La guerre de 1914 désorganisera l'Institut Pasteur de Tunis et ralentira considérablement les recherches.

Il est intéressant de souligner que la découverte de la transmission du typhus a protégé les soldats en France, alors que l'armée d'Orient, moins surveillée sur le plan de l'hygiène, a été durement frappée en Serbie.

En 1918, il ne reste pas indifférent à la grande épidémie de grippe, fait quelques expériences et publie ses observations à l'Académie des Sciences de Paris. Il continue ses recherches et les approfondit. Il publie et effectue de nombreuses missions à l'étranger.

En 1927, il reçoit le prix Osiris de l'Institut de France. Rouen lui organise une grande réception. A la fin de cette même année, on fête en grande pompe son jubilé: 25 ans à la tête de l'Institut Pasteur de Tunis.
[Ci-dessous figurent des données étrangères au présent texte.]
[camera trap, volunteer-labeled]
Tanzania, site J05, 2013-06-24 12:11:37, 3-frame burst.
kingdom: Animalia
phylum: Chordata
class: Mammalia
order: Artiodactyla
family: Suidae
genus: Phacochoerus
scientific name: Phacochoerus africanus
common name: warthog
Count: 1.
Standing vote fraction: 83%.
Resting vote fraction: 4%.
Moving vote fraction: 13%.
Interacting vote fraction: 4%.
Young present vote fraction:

Sa fille Marcelle vient s'installer à Tunis comme médecin.

En 1928, Charles Nicolle reçoit le Prix Nobel de médecine pour l'ensemble de ses travaux sur le typhus. Mais sa santé se détériore et au cours de l'été les premières manifestations d'une grave maladie cardiaque apparaissent. C'est au même moment que cet homme agnostique, anticlérical, mais tolérant, entame un retour vers la foi chrétienne. Il entretient une relation épistolaire à ce sujet avec un de ses amis d'enfance, croyant fervent, Edouard Delebarre, resté à Rouen. En décembre, Charles Nicolle est élu à l'Académie des Sciences. En 1932, il est nommé professeur au Collège de France. Son objectif premier est de susciter des vocations de chercheurs. C'est aussi l'année du repos forcé à Combloux. Sa femme veille et l'entoure. Il se sent près de la fin et reçoit l'extrême­onction. Il rentre à Tunis où il se sent toujours responsable de son Institut, inquiet de sa succession.

Bien que de plus en plus fragilisé par la maladie et des troubles mal identifiés contractés au laboratoire, il continue de publier des articles et des ouvrages. Le dernier en 1935 aura pour titre

« Responsabilités de la médecine »

Il essaie de suivre les expériences en cours, mais décède le 28 février 1936. Charles Nicolle repose, comme il l'avait voulu, dans son Institut Pasteur de Tunis où il a été inhumé revêtu de sa blouse de travail.

En 1966, Tunis a célébré le centenaire de sa naissance et du 14 au 18 novembre 1993 a été célébré le centenaire de l'Institut Pasteur de Tunis.

O.G d'après un texte de Régine Avignon

 

 

BIBLIOGRAPHIE

Maurice Huet: Le Pommier et l'Olivier, Charles Nicolle, une biographie (1866­1936), Editions Sauramps médical, 1995

 

 

PARMI SES ŒUVRES

Charles Nicolle ne fut pas seulement un chercheur. La surdité le coupant quelque peu du monde, il a écrit quelques romans et nouvelles qui n'ont pas eu grand retentissement littéraire. Quelques titres: « Le Pâtissier de Bellone» (1913), un recueil de nouvelles « Les Feuilles de la Sagittaire» (1914), « La Narquoise» (1922), « Les Menus Plaisirs de l'ennui» (1924), « Les Contes de Marmouse» (1927-1930).

Quelques ouvrages également sur la responsabilité de la médecine, sur la destinée humaine au sens le plus large. En 1929, il écrit « Lettre aux sourds ». Cette lettre sera reprise par la « Revue des mutilés de l'oreille» en mars 1929, par la « Revue normande » en juillet 1929 et publiée à Tunis aux éditions Aloccio.